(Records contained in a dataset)
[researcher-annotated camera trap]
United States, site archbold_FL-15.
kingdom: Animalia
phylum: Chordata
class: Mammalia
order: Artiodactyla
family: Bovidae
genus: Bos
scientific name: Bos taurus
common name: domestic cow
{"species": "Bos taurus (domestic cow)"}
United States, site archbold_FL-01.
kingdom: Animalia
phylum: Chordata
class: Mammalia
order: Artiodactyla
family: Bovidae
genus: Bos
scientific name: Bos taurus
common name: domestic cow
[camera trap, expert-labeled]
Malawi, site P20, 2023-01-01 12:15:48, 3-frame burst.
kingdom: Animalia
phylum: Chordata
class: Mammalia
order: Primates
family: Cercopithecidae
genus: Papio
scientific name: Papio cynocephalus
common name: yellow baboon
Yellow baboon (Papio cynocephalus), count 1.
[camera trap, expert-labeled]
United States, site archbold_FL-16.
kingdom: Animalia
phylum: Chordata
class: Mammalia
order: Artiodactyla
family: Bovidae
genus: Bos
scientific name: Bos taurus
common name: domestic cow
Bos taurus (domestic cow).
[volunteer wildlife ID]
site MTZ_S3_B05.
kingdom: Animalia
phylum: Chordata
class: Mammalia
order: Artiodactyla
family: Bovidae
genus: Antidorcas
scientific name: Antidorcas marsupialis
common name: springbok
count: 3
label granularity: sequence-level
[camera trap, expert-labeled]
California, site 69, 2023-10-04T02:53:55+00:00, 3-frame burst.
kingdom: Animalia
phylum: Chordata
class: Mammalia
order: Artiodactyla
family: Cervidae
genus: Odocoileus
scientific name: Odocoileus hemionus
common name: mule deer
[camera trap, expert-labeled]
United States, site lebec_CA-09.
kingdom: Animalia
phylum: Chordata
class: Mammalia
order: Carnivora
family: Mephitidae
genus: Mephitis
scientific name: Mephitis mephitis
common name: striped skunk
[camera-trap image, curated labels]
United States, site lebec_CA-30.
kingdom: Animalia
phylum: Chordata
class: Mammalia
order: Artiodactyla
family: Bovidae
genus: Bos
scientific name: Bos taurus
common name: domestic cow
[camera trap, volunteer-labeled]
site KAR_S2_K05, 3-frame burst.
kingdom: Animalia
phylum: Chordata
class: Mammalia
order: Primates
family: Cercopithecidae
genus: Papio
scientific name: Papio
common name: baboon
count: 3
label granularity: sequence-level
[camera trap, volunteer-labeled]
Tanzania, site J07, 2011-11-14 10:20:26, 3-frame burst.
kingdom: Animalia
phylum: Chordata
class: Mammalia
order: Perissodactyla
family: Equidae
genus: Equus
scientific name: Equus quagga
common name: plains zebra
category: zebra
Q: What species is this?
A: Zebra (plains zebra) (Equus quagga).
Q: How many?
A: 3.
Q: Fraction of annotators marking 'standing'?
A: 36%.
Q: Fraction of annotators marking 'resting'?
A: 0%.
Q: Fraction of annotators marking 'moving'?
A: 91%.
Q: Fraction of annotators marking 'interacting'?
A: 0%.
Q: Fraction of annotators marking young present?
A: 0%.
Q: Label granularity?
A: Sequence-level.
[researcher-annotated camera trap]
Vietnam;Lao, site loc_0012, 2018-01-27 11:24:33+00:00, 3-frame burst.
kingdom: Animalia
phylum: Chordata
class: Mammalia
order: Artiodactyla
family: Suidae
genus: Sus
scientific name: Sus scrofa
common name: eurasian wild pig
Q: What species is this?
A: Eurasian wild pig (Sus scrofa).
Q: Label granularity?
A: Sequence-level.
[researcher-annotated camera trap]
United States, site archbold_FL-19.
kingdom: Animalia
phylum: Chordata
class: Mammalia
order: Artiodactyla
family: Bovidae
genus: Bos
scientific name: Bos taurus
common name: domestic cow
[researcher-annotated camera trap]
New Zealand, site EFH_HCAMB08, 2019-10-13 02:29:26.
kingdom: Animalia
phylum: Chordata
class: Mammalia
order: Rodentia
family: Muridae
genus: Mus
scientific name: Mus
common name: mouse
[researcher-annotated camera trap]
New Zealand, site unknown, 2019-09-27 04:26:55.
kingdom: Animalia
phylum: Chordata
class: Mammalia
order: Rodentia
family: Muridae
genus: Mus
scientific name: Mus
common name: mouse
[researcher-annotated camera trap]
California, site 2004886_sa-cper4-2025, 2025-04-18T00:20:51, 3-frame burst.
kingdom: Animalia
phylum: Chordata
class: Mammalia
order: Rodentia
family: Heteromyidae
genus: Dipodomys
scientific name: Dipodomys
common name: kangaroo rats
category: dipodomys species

# WHAT THE EXERCISE ASKS:
Check each line of the records above for "Fraction", and copy those that have it.

# OUTPUT:
Q: Fraction of annotators marking 'standing'?
Q: Fraction of annotators marking 'resting'?
Q: Fraction of annotators marking 'moving'?
Q: Fraction of annotators marking 'interacting'?
Q: Fraction of annotators marking young present?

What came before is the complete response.